═════ Extrait fourni

Monaco-Matin

Procès d’une fusillade : la cité bâillonnée

Au 2e jour du procès d’une triple tentative d’assassinat en 2015 à Point-du-Jour à St-Laurent ,les tensions entre familles maghrébine et gitane restent vives. Les témoins sont absents ou amnésiques

- CHRISTOPHE PERRIN chperrin@nicematin.fr

Les véritables raisons du conflit qui oppose une famille gitane et une famille maghrébine de Saint-Laurent-du-Var se perdent dans les dédales de la cité HLM du Point-duJour. Le paroxysme de la querelle survient le 23 juillet 2015. A 13h50, un groupe fait feu sur une voiture : à l’intérieur deux jeunes, Bilel Arefa, Jamal Allalou, et son père, El Houssaine Allalou, 63 ans. Cette triple tentative d’assassinat est jugée à Nice depuis lundi.

Au moins deux tireurs

Manolo Patraque, seul accusé dans le box, dit avoir agi pour se défendre. A l’entendre, ce tir nourri dans la contre-allée Georges-Pompidou est un geste de survie après deux précédente­s agressions dont il avait été victime en 2014 et le 21 juillet 2015. Sauf que les trois hommes pris pour cible semblent étrangers à cette situation conflictue­lle. Ont-ils payé pour un autre membre de la famille Allalou soupçonné d’avoir tiré sur l’accusé ? « Pourquoi Manolo Patraque ne dépose-t-il pas plainte ? Il faut attendre qu’il y ait un mort ? » Le président Didier Guissart s’agace, fait mine de découvrir que les conflits entre communauté­s dans une cité se règlent en dehors des lois de la République.

« Chez nous, on résout les problèmes nous-mêmes », confirme Patricia, l’une des soeurs de l’accusé. Tout en admettant : « Le plus grand regret est de ne pas avoir déposé plainte .»« On s’est dit que ça allait s’arranger. Ça a été notre défaut de ne pas aller voir la police », concède l’un des frères. A l’occasion de ce procès où l’un des leurs encourt la perpétuité, la famille Patraque semble vouloir faire un pas vers la justice. Le président Guissart en profite, non sans malice : « Quel est le nom du second tireur, l’homme cagoulé ? » Silence dans les rangs des témoins qui défilent à la barre. Les autres ont préféré rester chez eux. « Personne ne veut parler du second tireur, regrette le président. Vous savez tous des choses… Un seul homme est dans le box alors qu’il devrait y en avoir deux, voire davantage .»

« C’est parti de rien »

══════════
═════ Données extraites

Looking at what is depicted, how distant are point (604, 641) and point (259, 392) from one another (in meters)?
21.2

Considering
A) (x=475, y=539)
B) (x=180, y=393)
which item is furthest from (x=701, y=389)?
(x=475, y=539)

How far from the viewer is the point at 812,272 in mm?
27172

══════════

### Consigne 1
Dans l'article sur le procès de la fusillade de Saint-Laurent-du-Var, répondez aux questions suivantes :
(a) À quelle heure le groupe a-t-il fait feu sur la voiture le 23 juillet 2015 ?
(b) Quel est le nom du président qui mène le procès ?
(c) Quel lien de parenté unit Patricia à l'accusé ?
### Consigne 2
Relevez toutes les personnes désignées par leur prénom dans les paragraphes de l'article sur le procès de la fusillade de Saint-Laurent-du-Var, sans compter la signature du journaliste.

### Réponse 1
(a) À 13h50.
(b) Didier Guissart.
(c) C'est l'une des sœurs de l'accusé.

### Réponse 2
- Bilel Arefa
- Jamal Allalou
- El Houssaine Allalou
- Manolo Patraque
- Didier Guissart
- Patricia